====== PROVIDED DATA ======

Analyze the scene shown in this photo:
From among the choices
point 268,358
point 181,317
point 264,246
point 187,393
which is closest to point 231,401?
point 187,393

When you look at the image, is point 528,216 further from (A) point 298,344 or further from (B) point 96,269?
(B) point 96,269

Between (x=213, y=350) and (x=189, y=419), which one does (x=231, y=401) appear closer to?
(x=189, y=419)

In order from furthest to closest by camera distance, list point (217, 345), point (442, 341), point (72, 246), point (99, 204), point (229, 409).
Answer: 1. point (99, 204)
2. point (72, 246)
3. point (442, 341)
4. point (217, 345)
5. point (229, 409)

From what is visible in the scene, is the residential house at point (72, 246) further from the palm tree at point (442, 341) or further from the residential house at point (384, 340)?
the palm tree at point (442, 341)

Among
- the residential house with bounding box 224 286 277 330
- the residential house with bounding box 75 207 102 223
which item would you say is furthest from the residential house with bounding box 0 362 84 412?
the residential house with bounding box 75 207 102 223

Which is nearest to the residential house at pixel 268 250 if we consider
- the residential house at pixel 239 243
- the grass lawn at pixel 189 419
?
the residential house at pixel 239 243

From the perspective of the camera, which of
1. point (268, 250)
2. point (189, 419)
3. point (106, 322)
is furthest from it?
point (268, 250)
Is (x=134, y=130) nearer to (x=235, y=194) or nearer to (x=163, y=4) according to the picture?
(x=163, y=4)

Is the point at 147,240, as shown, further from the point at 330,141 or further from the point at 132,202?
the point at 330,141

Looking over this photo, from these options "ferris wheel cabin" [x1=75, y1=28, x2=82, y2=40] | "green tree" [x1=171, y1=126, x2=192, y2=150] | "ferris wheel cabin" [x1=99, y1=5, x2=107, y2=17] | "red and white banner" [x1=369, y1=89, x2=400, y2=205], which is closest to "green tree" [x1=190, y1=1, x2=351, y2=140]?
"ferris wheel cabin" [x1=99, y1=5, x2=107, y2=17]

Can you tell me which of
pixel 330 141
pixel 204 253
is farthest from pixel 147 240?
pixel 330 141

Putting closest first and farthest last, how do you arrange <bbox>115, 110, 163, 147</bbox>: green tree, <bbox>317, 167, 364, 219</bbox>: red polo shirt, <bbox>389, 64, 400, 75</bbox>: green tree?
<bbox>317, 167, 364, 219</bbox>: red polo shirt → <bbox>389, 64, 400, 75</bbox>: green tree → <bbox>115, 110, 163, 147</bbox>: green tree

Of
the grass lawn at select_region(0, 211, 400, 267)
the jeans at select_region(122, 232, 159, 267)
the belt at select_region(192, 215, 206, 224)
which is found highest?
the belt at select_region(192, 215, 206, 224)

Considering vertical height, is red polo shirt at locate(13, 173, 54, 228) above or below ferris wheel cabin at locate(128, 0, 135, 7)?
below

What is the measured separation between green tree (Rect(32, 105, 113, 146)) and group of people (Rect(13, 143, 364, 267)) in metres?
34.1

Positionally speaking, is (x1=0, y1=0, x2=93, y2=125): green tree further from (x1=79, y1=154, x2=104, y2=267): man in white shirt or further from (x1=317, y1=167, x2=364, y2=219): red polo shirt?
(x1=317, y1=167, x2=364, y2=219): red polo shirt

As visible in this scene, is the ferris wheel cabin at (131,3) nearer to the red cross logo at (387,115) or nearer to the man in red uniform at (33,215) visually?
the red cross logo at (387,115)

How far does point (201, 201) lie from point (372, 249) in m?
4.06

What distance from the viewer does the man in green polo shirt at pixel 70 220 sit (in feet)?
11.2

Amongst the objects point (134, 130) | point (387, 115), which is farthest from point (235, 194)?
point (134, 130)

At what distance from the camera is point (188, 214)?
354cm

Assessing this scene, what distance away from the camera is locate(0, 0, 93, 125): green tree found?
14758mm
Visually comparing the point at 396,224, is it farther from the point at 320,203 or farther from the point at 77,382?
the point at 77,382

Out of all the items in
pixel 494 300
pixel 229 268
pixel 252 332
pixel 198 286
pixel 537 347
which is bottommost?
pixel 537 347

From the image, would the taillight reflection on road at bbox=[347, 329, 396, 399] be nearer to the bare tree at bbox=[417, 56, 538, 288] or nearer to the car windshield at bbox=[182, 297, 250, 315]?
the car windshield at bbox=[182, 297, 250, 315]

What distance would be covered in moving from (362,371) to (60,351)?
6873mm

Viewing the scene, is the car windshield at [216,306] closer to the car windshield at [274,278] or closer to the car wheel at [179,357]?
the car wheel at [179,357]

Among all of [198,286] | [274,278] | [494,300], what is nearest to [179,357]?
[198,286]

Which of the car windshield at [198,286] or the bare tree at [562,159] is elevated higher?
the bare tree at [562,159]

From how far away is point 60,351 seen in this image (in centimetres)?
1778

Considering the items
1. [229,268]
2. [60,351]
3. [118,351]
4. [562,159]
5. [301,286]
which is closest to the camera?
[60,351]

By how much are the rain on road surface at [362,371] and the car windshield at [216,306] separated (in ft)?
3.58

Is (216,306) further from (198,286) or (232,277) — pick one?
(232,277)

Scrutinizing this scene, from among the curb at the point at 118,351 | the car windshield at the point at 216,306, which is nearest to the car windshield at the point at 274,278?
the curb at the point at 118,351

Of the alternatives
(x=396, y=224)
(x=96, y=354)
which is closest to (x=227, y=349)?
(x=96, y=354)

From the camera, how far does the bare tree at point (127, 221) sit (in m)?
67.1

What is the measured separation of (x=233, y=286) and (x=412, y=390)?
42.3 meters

======

## PROBLEM
Please switch "windshield" to "windscreen" in the listing above, from the line containing "Among all of" through the end of the listing, and give back only those lines with nothing else changed.

## TASK ANSWER
Among all of [198,286] | [274,278] | [494,300], what is nearest to [179,357]?
[198,286]

Which of the car windscreen at [198,286] or the bare tree at [562,159] is elevated higher?
the bare tree at [562,159]

From how far away is point 60,351 seen in this image (in centimetres)?
1778

Considering the items
1. [229,268]
2. [60,351]
3. [118,351]
4. [562,159]
5. [301,286]
which is closest to the camera?
[60,351]

By how much are the rain on road surface at [362,371] and the car windscreen at [216,306] separated (in ft)?
3.58

Is (216,306) further from (198,286) or (232,277) — pick one?
(232,277)

Scrutinizing this scene, from among the curb at the point at 118,351 | the car windscreen at the point at 216,306, which is nearest to the car windscreen at the point at 274,278?
the curb at the point at 118,351

Of the alternatives
(x=396, y=224)
(x=96, y=354)
which is closest to (x=227, y=349)?
(x=96, y=354)

From the camera, how far does the bare tree at point (127, 221) sit (in m)?
67.1

What is the measured separation of (x=233, y=286) and (x=412, y=390)?
42.3 meters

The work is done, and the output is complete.